_Required action_
Print the listing below in full. Alter nothing.

_Recorded data_
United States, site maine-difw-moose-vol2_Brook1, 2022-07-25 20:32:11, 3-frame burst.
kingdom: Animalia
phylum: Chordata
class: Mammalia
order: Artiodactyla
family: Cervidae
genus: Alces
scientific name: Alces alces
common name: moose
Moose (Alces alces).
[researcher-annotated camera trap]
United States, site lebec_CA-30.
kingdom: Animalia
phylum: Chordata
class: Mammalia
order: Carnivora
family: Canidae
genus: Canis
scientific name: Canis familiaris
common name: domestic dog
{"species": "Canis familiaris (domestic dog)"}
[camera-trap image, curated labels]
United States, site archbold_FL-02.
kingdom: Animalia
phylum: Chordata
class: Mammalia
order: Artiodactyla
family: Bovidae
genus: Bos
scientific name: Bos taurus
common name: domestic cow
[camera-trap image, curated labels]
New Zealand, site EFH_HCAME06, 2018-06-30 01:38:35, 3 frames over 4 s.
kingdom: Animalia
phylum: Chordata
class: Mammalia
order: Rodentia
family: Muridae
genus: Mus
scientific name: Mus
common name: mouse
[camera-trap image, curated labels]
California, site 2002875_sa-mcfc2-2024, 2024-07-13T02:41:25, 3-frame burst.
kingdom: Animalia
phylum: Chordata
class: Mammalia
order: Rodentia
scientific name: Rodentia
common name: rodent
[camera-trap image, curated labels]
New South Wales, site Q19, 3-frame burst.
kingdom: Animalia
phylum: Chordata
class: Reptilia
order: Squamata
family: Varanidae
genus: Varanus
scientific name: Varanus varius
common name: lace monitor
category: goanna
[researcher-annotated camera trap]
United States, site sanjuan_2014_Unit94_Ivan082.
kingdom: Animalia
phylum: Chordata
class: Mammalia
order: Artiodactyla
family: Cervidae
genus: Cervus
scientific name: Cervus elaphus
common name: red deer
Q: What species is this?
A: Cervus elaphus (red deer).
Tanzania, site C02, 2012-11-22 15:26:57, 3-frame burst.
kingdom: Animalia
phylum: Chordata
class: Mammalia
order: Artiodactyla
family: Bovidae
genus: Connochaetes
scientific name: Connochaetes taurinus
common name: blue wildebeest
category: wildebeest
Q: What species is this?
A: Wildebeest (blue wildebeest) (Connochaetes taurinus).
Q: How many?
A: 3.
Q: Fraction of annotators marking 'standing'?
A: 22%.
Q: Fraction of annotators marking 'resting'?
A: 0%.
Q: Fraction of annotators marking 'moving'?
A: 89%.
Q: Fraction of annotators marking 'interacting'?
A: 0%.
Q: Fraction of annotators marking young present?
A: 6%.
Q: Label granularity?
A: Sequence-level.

_Result of this exercise_
United States, site maine-difw-moose-vol2_Brook1, 2022-07-25 20:32:11, 3-frame burst.
kingdom: Animalia
phylum: Chordata
class: Mammalia
order: Artiodactyla
family: Cervidae
genus: Alces
scientific name: Alces alces
common name: moose
Moose (Alces alces).
[researcher-annotated camera trap]
United States, site lebec_CA-30.
kingdom: Animalia
phylum: Chordata
class: Mammalia
order: Carnivora
family: Canidae
genus: Canis
scientific name: Canis familiaris
common name: domestic dog
{"species": "Canis familiaris (domestic dog)"}
[camera-trap image, curated labels]
United States, site archbold_FL-02.
kingdom: Animalia
phylum: Chordata
class: Mammalia
order: Artiodactyla
family: Bovidae
genus: Bos
scientific name: Bos taurus
common name: domestic cow
[camera-trap image, curated labels]
New Zealand, site EFH_HCAME06, 2018-06-30 01:38:35, 3 frames over 4 s.
kingdom: Animalia
phylum: Chordata
class: Mammalia
order: Rodentia
family: Muridae
genus: Mus
scientific name: Mus
common name: mouse
[camera-trap image, curated labels]
California, site 2002875_sa-mcfc2-2024, 2024-07-13T02:41:25, 3-frame burst.
kingdom: Animalia
phylum: Chordata
class: Mammalia
order: Rodentia
scientific name: Rodentia
common name: rodent
[camera-trap image, curated labels]
New South Wales, site Q19, 3-frame burst.
kingdom: Animalia
phylum: Chordata
class: Reptilia
order: Squamata
family: Varanidae
genus: Varanus
scientific name: Varanus varius
common name: lace monitor
category: goanna
[researcher-annotated camera trap]
United States, site sanjuan_2014_Unit94_Ivan082.
kingdom: Animalia
phylum: Chordata
class: Mammalia
order: Artiodactyla
family: Cervidae
genus: Cervus
scientific name: Cervus elaphus
common name: red deer
Q: What species is this?
A: Cervus elaphus (red deer).
Tanzania, site C02, 2012-11-22 15:26:57, 3-frame burst.
kingdom: Animalia
phylum: Chordata
class: Mammalia
order: Artiodactyla
family: Bovidae
genus: Connochaetes
scientific name: Connochaetes taurinus
common name: blue wildebeest
category: wildebeest
Q: What species is this?
A: Wildebeest (blue wildebeest) (Connochaetes taurinus).
Q: How many?
A: 3.
Q: Fraction of annotators marking 'standing'?
A: 22%.
Q: Fraction of annotators marking 'resting'?
A: 0%.
Q: Fraction of annotators marking 'moving'?
A: 89%.
Q: Fraction of annotators marking 'interacting'?
A: 0%.
Q: Fraction of annotators marking young present?
A: 6%.
Q: Label granularity?
A: Sequence-level.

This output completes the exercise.